Решительным шагом король Альфред направился к реке и, остановившись на берегу, обратился с пылкой речью к собравшимся. Он знал, что многие последовали за ним из любопытства: посмотреть, что он сделает с ожерельями, ибо мерсиане верили — блестящая рука Брэнвин поднимется из воды и поймает золотые украшения, когда он бросит их в воду. Но он-то понимал, что этого не произойдет — ожерелья утонут, как камни, а вместе с ними исчезнут и людские надежды. Именно он, Альфред, обязан дать людям нечто такое, что заменит им эту потерю.

Точно рассчитав подходящий момент, он небрежно бросил три золотых ожерелья в середину Эйвона.

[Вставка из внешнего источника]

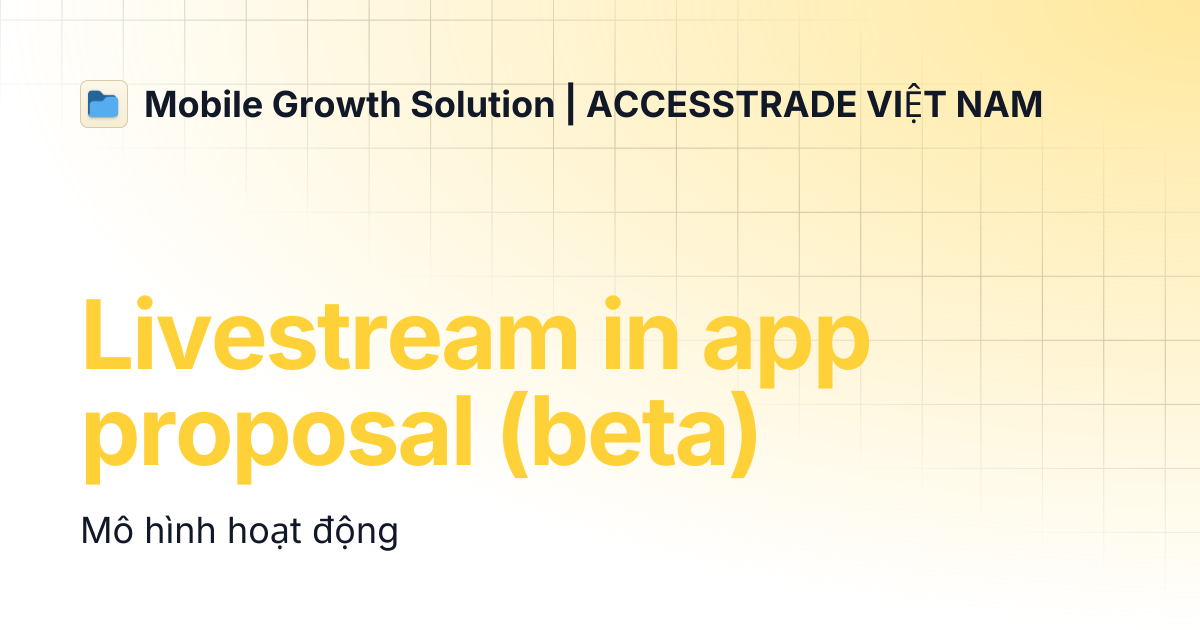 Mobile Growth Solution | ACCESSTRADE VIỆT NAM

Livestream in app proposal (beta)

Mô hình hoạt động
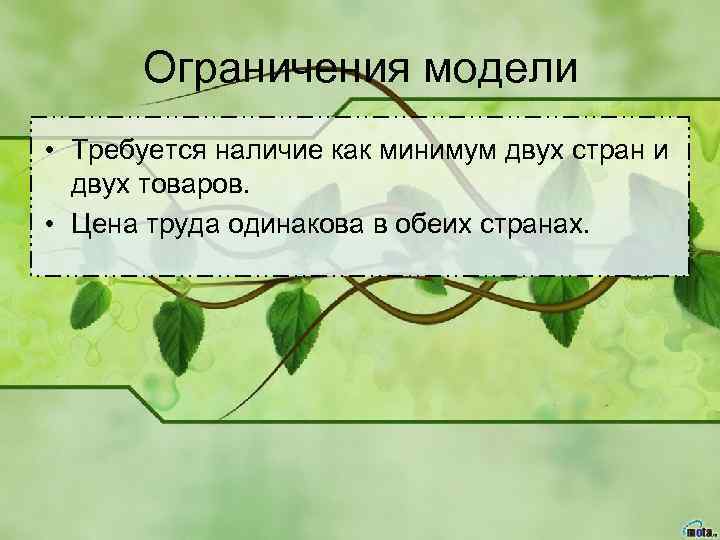 Ограничения модели

• Требуется наличие как минимум двух стран и двух товаров.
• Цена труда одинакова в обеих странах.

mota.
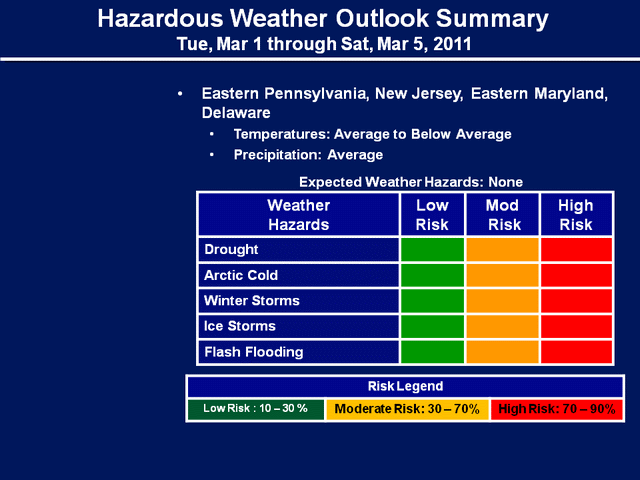 Hazardous Weather Outlook Summary
Tue, Mar 1 through Sat, Mar 5, 2011

• Eastern Pennsylvania, New Jersey, Eastern Maryland, Delaware
  • Temperatures: Average to Below Average
  • Precipitation: Average

Expected Weather Hazards: None

| Weather Hazards | Low Risk | Mod Risk | High Risk |
|---|---|---|---|
| Drought | | | |
| Arctic Cold | | | |
| Winter Storms | | | |
| Ice Storms | | | |
| Flash Flooding | | | |

| Risk Legend | | |
|---|---|---|
| Low Risk : 10 – 30 % | Moderate Risk: 30 – 70% | High Risk: 70 – 90% |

Чуда не произошло — золото навсегда исчезло на дне реки.

Альфред предложил народу Лима и викингам-язычникам начать новую жизнь — креститься и обрести вечное спасение в Господе. Затем он повернулся к епископу Нельсу из Ательни.

Епископ умел говорить со всеми: с печальными и потерявшими надежду кельтами; с викингами, закаленными напастями; с попранными в их правах мерсианами, которые не были ни англами, ни саксами, ни кельтами, а смесью всех племен. В своей волнующей речи Нельс превращал старых богов в христианских святых.